JD Gershbein: Talk about the things they want to do, they hope, and that they feel would be implemented for the good. And, we telegraph that if they, are cool with it, we’re casting this wide net position as a personal brand, so that it’s not just about a healthcare provider, it’s about being someone who is truly in touch with human.
Daniel Wrenne: Yeah. And it seems like there’s a lot, more of those active physicians out there, like I talk about that have a, what I would consider a great profile and they’re very active. And does it just involve setting up a profile? Like if I say I don’t even have LinkedIn or I’m not very active on LinkedIn do I just need to set up a profile and then kinda like takes five minutes and I’m off?
JD Gershbein: Well, many people have. Yeah, many people set up their profile and all about it.
Daniel Wrenne: Don’t put a picture on it.
JD Gershbein: We have seen the visual aesthetic of the LinkedIn profile page heightened through the years, and now we put our own aesthetic onto that page. And yes, it means, of course, having a warm, welcoming, professional headshot,
using verbiage,Installing yourself as a person of impact, person of influence in your field. And that takes a little doing, because on the one hand, you don’t wanna tout yourself over the top. You don’t wanna go to testimonial. But at the same time a little bit of personal selling, a little bit of personal marketing. We’re all marketing ourselves.

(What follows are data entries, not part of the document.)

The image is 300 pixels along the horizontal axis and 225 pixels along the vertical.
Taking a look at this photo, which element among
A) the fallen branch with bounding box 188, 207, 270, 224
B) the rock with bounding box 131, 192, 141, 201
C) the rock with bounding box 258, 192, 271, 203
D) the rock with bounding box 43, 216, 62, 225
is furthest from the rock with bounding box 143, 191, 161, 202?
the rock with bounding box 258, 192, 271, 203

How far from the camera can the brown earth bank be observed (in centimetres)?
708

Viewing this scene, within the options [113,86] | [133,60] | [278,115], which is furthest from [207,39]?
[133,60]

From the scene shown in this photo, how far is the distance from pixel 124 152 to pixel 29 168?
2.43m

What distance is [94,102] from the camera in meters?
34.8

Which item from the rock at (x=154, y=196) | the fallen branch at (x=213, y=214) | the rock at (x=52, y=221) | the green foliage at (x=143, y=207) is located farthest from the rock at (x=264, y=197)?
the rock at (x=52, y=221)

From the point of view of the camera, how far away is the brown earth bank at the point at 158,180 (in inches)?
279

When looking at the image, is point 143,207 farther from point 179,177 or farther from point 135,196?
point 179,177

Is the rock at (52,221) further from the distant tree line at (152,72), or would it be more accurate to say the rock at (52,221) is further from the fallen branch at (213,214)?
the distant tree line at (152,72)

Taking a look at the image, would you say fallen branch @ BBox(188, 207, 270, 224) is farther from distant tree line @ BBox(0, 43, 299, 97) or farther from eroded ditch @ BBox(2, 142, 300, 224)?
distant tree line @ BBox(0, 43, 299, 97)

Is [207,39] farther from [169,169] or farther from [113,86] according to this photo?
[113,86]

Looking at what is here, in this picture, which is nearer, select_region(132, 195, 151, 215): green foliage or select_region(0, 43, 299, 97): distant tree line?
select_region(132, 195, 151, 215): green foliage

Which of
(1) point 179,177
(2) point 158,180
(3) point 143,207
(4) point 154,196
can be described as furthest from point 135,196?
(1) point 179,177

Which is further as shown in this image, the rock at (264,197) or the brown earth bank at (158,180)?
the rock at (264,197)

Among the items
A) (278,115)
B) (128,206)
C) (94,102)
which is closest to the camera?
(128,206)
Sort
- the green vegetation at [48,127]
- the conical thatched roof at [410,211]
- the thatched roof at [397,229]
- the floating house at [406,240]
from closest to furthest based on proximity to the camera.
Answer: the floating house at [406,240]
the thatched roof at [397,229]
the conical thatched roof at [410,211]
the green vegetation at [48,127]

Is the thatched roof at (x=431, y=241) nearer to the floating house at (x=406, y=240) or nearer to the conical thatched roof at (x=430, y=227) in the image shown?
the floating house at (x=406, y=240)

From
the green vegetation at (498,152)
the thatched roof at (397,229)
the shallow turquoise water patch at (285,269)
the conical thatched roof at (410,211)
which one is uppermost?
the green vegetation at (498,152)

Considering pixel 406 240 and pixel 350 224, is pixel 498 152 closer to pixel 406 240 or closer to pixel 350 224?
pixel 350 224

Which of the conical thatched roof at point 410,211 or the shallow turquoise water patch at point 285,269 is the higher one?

JD Gershbein: we are trying to reach the people that we can serve and the people who keep coming back. Patients have economic value to doctors and to the medical doctors, and there’s a certain responsibility for doctors to have a presence, maintain that presence and, drive a footprint on LinkedIn so that the patients know who they are.
Daniel Wrenne: We can use my LinkedIn as like a tester LinkedIn. I have a picture. So that’s a good start. And I have. Connections and it’s been around for a while and I haven’t had anyone professionally write my LinkedIn profile and I’m sure it has lots of room for improvement.
Daniel Wrenne: And there’s a lot of, I noticed early on in LinkedIn especially, I had a lot of noise in coming through in my feeds and started to feel like a waste of time and just because of all this, mess of connections and you want to have more connections because that’s always good.
Daniel Wrenne: But like, what are some tips for like someone that’s, trying to kind of get past this, I gotta, it start it. Like I want to get this thing a little bit more efficient. Like, do I accept every connection? Do I comment on every post? There’s a ton of things that, you can do in LinkedIn.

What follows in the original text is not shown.